Climate change could jumpstart the metabolisms of tropical species

Posted by Alison Hawkes on October 7, 2010
Category : Climate Science and Scientists

Metabolism is more than just what may be responsible for sluggishness or weight gain. In fact, it’s the basis of life, controlling everything from growth and reproduction to energy production and cell formation through a series of chemical reactions.

Air temperature can affect metabolism, especially for species that rely on the external weather to control body temperature. Ectotherms like reptiles and amphibians get lethargic when it’s cold and frisky when it’s warm.

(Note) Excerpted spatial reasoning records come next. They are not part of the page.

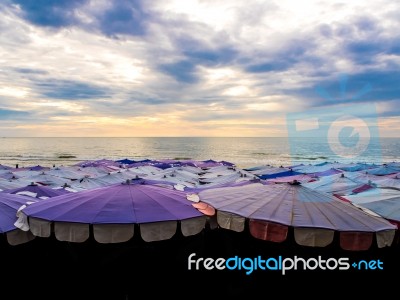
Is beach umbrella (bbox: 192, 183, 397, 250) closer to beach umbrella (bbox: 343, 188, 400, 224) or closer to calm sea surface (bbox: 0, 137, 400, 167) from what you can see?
beach umbrella (bbox: 343, 188, 400, 224)

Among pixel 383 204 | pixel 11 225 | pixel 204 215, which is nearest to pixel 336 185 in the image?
pixel 383 204

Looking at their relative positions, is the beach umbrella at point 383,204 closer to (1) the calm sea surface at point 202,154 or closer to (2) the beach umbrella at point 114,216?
(2) the beach umbrella at point 114,216

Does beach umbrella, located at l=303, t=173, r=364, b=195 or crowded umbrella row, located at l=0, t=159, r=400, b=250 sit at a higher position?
crowded umbrella row, located at l=0, t=159, r=400, b=250

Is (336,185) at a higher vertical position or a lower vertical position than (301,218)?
lower

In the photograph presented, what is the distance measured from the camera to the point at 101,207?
565 centimetres

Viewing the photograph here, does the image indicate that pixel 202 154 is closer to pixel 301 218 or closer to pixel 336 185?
pixel 336 185

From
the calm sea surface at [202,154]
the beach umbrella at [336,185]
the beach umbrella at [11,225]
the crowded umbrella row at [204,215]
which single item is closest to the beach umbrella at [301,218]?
the crowded umbrella row at [204,215]

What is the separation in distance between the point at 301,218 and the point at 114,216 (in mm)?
3141

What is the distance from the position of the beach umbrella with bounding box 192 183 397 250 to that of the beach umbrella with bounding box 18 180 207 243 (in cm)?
60

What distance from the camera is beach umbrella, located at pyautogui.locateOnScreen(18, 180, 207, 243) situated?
5227 millimetres

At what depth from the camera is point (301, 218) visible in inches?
208

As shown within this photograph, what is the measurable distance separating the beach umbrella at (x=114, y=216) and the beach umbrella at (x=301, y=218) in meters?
0.60

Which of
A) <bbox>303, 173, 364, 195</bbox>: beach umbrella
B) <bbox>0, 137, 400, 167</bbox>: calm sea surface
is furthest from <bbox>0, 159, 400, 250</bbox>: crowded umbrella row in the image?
<bbox>0, 137, 400, 167</bbox>: calm sea surface

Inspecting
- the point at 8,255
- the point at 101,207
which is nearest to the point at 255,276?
the point at 101,207
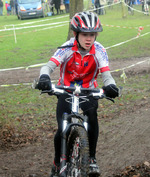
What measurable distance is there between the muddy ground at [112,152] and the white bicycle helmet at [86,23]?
80.4 inches

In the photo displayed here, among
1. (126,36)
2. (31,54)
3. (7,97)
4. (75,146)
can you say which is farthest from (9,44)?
(75,146)

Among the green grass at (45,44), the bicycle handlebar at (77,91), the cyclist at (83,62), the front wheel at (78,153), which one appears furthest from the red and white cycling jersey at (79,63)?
the green grass at (45,44)

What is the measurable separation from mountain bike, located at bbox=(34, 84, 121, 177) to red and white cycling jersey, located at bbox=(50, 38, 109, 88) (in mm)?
357

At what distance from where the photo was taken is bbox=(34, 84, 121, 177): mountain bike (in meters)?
3.75

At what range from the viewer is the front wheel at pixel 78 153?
12.2 ft

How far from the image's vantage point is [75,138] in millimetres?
4023

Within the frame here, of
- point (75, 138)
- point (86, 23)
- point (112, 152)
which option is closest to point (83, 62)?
point (86, 23)

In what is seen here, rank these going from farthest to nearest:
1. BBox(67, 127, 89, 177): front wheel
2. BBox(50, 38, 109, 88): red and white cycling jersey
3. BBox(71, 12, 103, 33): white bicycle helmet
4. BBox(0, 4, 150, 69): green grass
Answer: BBox(0, 4, 150, 69): green grass, BBox(50, 38, 109, 88): red and white cycling jersey, BBox(71, 12, 103, 33): white bicycle helmet, BBox(67, 127, 89, 177): front wheel

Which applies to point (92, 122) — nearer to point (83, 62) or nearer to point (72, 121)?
point (72, 121)

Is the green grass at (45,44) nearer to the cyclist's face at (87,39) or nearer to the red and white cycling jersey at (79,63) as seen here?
the red and white cycling jersey at (79,63)

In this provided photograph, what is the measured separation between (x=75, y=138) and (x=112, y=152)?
204 cm

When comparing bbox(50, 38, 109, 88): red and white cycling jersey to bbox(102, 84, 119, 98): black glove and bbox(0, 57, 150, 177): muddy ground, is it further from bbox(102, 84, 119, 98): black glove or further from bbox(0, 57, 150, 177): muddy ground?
bbox(0, 57, 150, 177): muddy ground

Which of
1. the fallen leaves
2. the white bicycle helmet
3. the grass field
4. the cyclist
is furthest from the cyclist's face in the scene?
the grass field

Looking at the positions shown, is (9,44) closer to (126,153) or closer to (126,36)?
(126,36)
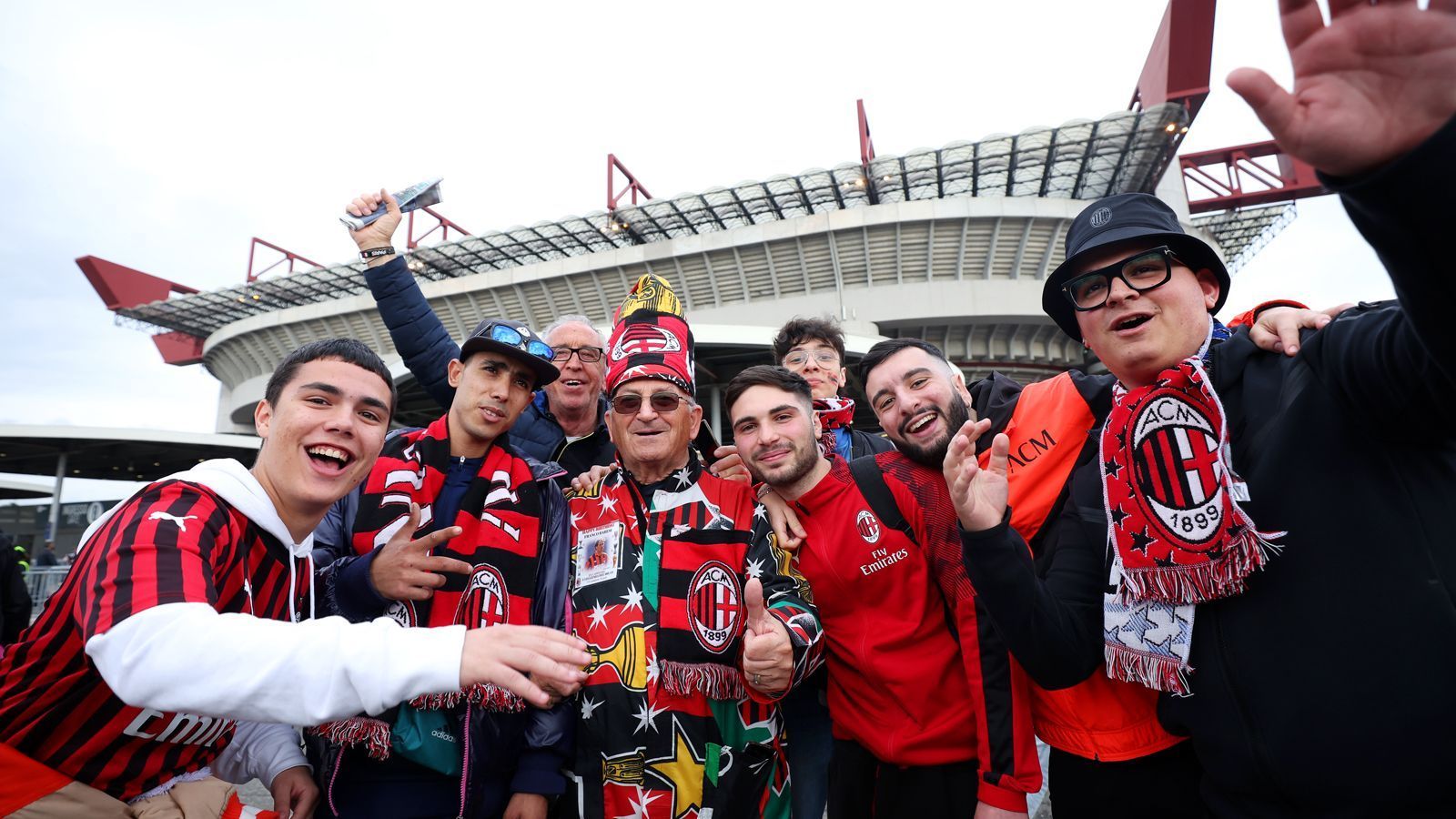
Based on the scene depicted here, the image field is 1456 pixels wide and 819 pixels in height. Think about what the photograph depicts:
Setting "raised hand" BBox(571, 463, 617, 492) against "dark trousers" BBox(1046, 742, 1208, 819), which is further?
"raised hand" BBox(571, 463, 617, 492)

New research published in the October 7 edition of Nature points out that global warming could be having an unsuspecting impact on metabolisms, especially in the tropics. Much concern over species has focused on the Arctic and mid to high latitudes, where shifts in temperature are most extreme.

Earth Lion is a tropical chameleon. Photo: Richards Inyem

But the University of Wyoming-led team writes that species in the tropics (they studied ectotherms) will have greater absolute shifts in metabolic rates than Arctic species, even though the temperature difference in the tropics is smaller. This is due to the way metabolic rate increases.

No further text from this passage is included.